Donovan has found success recently filming a series of wildly successful Hallmark Channel movies over the past few years; he is also in the new independent film “Reagan,” starring Dennis Quaid as the 40th president. Donovan plays Reagan’s longest-serving Secret Service agent, John Barletta.

Donovan’s approach to his craft, as well as his presence on social media, is a throwback to the Golden Age of Hollywood in terms of how he handles his work choices and his celebrity. Check his Twitter account, and you find a rare treat of tweets on dogs, food, nerdy historical facts, “would you ever” questions and more dogs. It’s an approach that keeps him connected and engaged with audiences that have come to appreciate both his craft and social media profiles.

Donovan said, in an interview with the Washington Examiner,  it  is a choice that has evolved. “When you first start out as an actor, you’re pretty much up to do just about anything,” he said. Then, he paused, laughing. “Obviously, anything that doesn’t go against any sort of a moral construct.”

He said he kept an open mind and was game for just about anything. For him, his opportunities at Hallmark have been heaven-sent. “At the time, there was a stigma at one point of doing movies there. Like, when you start doing Hallmark, you might get stuck there. But that’s all changed, just because, you know, work is work these days, and everybody’s doing everything.”

Donovan was unaware of the impact doing Hallmark movies had until he did his first one. “I can’t tell you how many people have approached me over and say how it’s just exactly what they needed.
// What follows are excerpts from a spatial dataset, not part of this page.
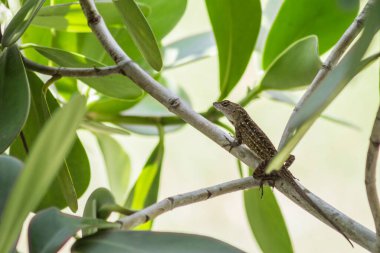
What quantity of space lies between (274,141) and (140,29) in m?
1.87

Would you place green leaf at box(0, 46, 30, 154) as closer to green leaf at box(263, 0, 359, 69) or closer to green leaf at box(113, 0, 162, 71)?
green leaf at box(113, 0, 162, 71)

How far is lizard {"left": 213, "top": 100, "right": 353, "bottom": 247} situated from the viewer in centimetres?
82

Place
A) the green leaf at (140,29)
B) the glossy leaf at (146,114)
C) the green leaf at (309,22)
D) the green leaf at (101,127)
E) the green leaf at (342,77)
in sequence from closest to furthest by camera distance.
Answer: the green leaf at (342,77) → the green leaf at (140,29) → the green leaf at (309,22) → the green leaf at (101,127) → the glossy leaf at (146,114)

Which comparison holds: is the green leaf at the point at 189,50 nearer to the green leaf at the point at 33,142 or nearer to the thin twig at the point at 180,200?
the green leaf at the point at 33,142

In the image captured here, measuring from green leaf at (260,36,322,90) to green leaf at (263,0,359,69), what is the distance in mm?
101

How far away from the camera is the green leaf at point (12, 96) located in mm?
754

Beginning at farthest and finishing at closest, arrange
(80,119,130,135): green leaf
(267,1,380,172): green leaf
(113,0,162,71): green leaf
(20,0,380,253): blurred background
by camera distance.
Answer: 1. (20,0,380,253): blurred background
2. (80,119,130,135): green leaf
3. (113,0,162,71): green leaf
4. (267,1,380,172): green leaf

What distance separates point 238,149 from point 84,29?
0.33 meters

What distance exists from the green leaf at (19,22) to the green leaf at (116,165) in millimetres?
577

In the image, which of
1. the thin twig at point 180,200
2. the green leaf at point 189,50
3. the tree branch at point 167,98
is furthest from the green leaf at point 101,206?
the green leaf at point 189,50

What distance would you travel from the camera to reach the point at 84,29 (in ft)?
3.26

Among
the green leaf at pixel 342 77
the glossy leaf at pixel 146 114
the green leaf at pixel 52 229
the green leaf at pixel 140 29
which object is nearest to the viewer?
the green leaf at pixel 342 77

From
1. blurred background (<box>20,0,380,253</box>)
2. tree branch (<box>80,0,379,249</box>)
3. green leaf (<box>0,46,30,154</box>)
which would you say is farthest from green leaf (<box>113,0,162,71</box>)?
blurred background (<box>20,0,380,253</box>)

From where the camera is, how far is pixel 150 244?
67cm
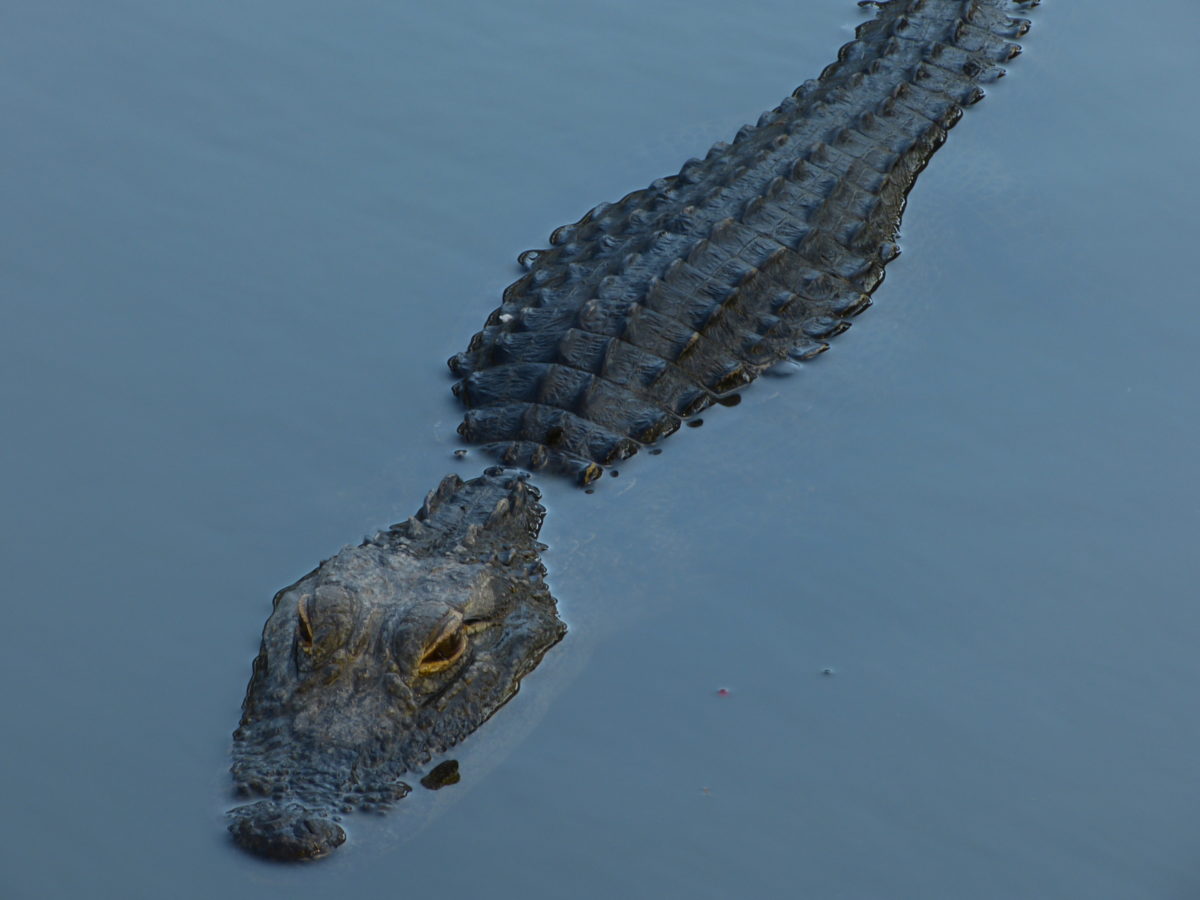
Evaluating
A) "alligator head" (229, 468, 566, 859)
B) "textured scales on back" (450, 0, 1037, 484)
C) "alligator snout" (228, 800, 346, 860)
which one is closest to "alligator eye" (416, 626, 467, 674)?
"alligator head" (229, 468, 566, 859)

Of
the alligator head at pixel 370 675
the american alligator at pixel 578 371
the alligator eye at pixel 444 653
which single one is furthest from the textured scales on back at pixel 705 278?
the alligator eye at pixel 444 653

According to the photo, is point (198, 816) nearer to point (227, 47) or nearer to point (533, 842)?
point (533, 842)

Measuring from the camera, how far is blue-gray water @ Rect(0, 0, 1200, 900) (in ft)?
14.4

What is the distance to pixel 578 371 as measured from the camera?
606 centimetres

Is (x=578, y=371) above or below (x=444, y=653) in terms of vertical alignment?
above

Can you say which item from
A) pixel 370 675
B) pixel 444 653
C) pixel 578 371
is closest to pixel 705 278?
pixel 578 371

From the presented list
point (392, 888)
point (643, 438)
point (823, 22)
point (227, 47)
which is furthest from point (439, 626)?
point (823, 22)

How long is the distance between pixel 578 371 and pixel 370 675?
6.61 feet

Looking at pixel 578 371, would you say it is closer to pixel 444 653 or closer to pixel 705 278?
pixel 705 278

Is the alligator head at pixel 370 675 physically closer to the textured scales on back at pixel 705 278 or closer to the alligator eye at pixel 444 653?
the alligator eye at pixel 444 653

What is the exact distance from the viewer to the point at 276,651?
4676 millimetres

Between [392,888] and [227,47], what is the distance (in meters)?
6.39

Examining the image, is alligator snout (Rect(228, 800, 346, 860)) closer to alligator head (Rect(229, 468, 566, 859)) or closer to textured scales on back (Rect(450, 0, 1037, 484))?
alligator head (Rect(229, 468, 566, 859))

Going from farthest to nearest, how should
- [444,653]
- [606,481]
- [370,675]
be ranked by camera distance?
[606,481] < [444,653] < [370,675]
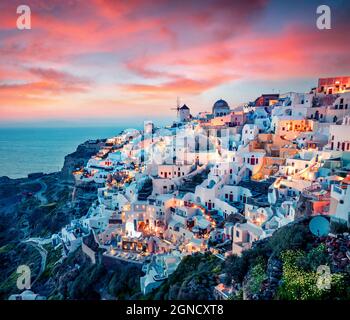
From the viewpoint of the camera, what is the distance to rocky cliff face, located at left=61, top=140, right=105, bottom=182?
98.7 ft

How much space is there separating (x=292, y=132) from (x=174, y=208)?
687 cm

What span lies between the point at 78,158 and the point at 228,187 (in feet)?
78.0

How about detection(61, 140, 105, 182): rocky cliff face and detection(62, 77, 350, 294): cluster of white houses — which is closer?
detection(62, 77, 350, 294): cluster of white houses

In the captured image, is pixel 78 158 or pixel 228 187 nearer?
pixel 228 187

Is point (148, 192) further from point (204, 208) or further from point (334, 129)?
point (334, 129)

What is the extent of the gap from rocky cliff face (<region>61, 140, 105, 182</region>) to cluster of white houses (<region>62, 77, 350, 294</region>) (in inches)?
527

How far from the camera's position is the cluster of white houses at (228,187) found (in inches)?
316

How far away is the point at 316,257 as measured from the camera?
156 inches

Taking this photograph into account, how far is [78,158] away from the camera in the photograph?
3128 cm

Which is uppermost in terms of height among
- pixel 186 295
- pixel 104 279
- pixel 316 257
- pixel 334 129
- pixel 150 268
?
pixel 334 129

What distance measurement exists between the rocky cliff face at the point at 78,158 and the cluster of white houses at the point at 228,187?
13385mm

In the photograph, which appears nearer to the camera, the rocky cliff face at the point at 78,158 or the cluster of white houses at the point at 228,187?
the cluster of white houses at the point at 228,187

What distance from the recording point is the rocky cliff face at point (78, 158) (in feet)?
98.7

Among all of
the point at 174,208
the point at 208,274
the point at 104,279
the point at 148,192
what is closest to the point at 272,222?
the point at 208,274
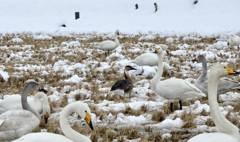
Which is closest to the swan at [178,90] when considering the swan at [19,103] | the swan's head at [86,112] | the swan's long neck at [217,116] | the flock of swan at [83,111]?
the flock of swan at [83,111]

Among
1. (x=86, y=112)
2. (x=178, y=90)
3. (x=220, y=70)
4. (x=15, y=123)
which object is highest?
(x=220, y=70)

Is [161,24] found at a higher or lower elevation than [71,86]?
higher

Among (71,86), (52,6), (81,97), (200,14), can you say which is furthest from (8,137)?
(52,6)

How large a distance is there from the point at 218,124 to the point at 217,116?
0.09 metres

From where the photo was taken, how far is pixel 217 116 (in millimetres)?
3338

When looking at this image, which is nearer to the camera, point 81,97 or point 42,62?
point 81,97

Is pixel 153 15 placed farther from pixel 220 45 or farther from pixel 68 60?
pixel 68 60

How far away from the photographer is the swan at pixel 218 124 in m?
3.02

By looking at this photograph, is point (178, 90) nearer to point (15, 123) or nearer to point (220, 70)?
point (220, 70)

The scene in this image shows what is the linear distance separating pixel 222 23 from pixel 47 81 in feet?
81.9

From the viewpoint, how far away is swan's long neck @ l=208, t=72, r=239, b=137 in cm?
324

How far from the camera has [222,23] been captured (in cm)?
2892

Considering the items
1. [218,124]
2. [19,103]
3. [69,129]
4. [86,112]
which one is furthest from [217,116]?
[19,103]

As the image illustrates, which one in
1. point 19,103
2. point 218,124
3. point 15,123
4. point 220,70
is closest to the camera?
point 218,124
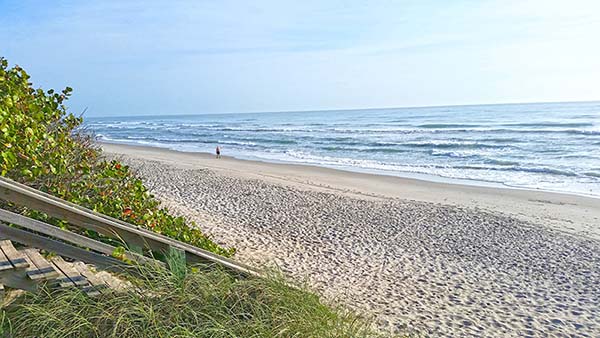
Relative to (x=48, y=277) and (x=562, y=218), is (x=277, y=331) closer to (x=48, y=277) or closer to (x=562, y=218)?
(x=48, y=277)

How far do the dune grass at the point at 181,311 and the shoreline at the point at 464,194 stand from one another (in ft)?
30.2

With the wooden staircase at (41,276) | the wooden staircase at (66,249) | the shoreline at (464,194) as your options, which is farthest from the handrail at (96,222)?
the shoreline at (464,194)

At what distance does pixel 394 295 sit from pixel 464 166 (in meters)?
17.9

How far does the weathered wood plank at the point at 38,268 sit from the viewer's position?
11.6 feet

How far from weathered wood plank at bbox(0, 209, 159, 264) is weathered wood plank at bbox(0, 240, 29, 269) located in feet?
0.85

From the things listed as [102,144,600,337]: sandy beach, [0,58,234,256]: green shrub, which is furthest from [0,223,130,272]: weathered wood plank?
[102,144,600,337]: sandy beach

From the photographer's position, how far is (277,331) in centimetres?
345

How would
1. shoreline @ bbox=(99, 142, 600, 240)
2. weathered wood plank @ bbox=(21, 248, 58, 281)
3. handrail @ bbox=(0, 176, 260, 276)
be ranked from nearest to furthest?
handrail @ bbox=(0, 176, 260, 276)
weathered wood plank @ bbox=(21, 248, 58, 281)
shoreline @ bbox=(99, 142, 600, 240)

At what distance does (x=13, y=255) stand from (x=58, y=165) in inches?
53.6

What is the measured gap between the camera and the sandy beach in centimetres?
615

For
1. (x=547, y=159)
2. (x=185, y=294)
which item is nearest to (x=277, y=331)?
(x=185, y=294)

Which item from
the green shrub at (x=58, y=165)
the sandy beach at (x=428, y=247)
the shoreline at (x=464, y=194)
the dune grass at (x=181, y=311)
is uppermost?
the green shrub at (x=58, y=165)

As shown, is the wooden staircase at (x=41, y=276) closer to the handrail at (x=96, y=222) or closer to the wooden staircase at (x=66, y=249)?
the wooden staircase at (x=66, y=249)

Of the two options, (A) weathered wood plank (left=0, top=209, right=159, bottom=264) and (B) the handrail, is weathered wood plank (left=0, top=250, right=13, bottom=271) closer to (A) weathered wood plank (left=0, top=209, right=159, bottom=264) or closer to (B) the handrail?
(A) weathered wood plank (left=0, top=209, right=159, bottom=264)
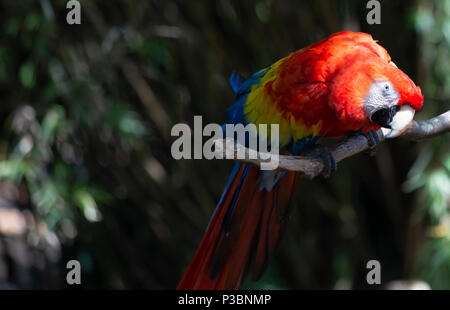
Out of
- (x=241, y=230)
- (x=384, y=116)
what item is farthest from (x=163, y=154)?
(x=384, y=116)

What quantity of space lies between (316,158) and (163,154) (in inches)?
35.8

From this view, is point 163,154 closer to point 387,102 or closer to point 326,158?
point 326,158

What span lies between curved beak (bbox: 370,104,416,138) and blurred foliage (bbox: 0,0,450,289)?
0.74m

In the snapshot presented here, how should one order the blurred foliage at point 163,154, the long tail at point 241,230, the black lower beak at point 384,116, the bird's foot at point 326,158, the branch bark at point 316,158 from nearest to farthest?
the branch bark at point 316,158 < the black lower beak at point 384,116 < the bird's foot at point 326,158 < the long tail at point 241,230 < the blurred foliage at point 163,154

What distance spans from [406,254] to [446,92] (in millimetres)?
628

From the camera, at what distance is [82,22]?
188 cm

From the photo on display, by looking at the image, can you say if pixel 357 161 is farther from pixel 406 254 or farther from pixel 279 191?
pixel 279 191

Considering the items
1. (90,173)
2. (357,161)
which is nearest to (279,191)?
(357,161)

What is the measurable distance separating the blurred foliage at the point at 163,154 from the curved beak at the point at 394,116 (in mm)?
737

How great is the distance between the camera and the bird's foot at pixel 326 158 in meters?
1.26

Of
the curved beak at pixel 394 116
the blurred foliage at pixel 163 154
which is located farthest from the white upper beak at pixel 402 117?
the blurred foliage at pixel 163 154

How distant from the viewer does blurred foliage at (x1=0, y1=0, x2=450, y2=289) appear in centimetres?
182

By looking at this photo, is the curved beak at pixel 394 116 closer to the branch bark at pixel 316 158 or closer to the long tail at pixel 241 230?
the branch bark at pixel 316 158

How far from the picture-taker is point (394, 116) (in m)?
1.14
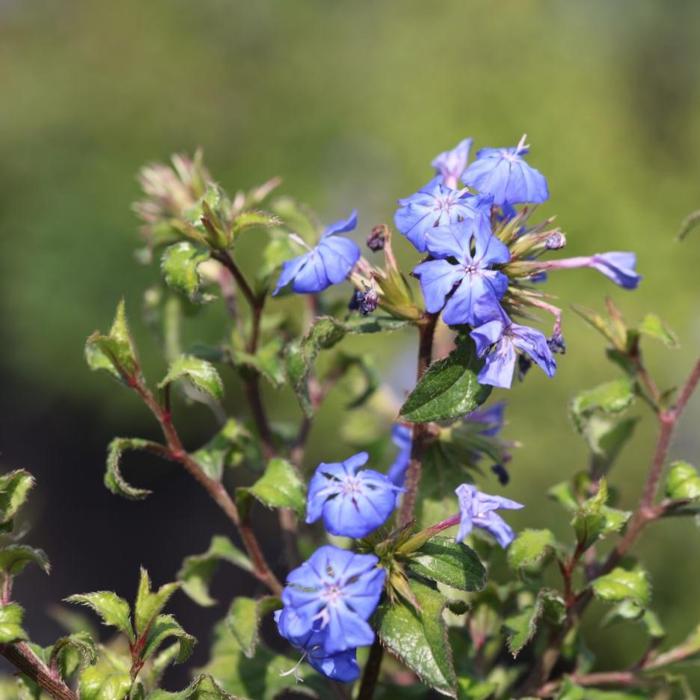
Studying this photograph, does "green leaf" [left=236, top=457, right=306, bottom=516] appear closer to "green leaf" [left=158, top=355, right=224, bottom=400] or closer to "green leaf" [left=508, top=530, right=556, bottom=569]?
"green leaf" [left=158, top=355, right=224, bottom=400]

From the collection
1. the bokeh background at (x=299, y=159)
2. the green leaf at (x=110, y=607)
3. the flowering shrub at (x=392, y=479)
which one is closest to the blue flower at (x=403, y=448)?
the flowering shrub at (x=392, y=479)

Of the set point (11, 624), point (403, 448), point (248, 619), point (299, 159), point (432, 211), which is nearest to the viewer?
point (11, 624)

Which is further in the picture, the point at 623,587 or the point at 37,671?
the point at 623,587

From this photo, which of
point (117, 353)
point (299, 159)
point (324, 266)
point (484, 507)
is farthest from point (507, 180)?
point (299, 159)

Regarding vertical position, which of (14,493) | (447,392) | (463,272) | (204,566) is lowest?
(204,566)

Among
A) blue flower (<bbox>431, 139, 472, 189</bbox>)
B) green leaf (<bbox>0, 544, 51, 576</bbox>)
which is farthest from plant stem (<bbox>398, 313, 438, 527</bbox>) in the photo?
green leaf (<bbox>0, 544, 51, 576</bbox>)

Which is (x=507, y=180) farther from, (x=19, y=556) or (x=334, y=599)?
(x=19, y=556)
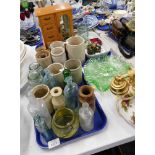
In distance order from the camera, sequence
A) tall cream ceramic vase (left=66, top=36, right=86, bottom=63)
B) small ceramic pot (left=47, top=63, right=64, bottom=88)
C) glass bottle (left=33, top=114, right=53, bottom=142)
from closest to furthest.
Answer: glass bottle (left=33, top=114, right=53, bottom=142)
small ceramic pot (left=47, top=63, right=64, bottom=88)
tall cream ceramic vase (left=66, top=36, right=86, bottom=63)

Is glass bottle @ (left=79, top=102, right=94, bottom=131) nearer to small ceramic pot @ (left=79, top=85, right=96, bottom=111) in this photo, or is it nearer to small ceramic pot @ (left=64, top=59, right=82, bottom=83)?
small ceramic pot @ (left=79, top=85, right=96, bottom=111)

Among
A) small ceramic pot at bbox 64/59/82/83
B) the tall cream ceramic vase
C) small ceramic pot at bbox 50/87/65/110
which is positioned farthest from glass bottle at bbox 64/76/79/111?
the tall cream ceramic vase

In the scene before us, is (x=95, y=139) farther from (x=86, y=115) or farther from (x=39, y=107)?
(x=39, y=107)

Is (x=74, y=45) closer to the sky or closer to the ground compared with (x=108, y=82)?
closer to the sky

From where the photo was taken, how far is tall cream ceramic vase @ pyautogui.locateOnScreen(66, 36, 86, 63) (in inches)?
30.4

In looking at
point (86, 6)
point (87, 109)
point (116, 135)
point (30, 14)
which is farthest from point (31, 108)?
point (86, 6)

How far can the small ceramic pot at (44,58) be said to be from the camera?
756mm

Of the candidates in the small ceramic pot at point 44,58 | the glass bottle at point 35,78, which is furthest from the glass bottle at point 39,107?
the small ceramic pot at point 44,58

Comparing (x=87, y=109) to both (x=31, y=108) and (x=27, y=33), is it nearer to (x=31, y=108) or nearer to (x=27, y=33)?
(x=31, y=108)

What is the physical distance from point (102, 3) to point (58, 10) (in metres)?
0.66

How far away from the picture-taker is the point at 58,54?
2.46ft

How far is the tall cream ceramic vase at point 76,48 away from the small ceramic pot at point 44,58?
0.09 m

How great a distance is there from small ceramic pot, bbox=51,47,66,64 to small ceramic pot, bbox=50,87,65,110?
19 cm

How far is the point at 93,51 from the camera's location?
2.94 feet
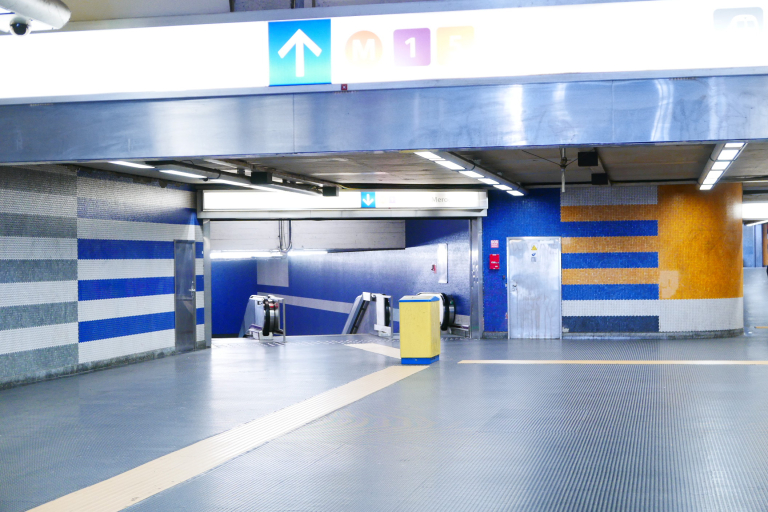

Especially during this time, it’s this escape that everybody needs, the happy ending everybody needs. There’s something pretty cool about being part of something that is so positive, especially in the times we’re in right now,” he said.

For Donovan, it is rewarding just to make fun movies that his parents, his nieces and nephews, and just about everyone he knows can watch. The same goes for his social media — there is nothing in his tweets that would make anyone, family or not, cringe.

Donovan’s personal call to service is working with young people as they wrestle with bullying. He has taken part in a nationwide effort to talk to children about how to deal with it. It was something he said he experienced when he was a child.

On deciding not to engage in politics on social media, he said, “I try to identify and acknowledge the things that most everybody can agree on and be happy with — in essence, dogs, pets, animals, food, history and anti-bullying,” he said.

“On politics, I am not going to ever take a position on anything. It’s unnecessary. It’s more interesting to see what inspires people in other aspects of life. Politics is for other people to discuss,” he said.

 Salena Zito  is  a staff reporter and columnist for the Washington Examiner.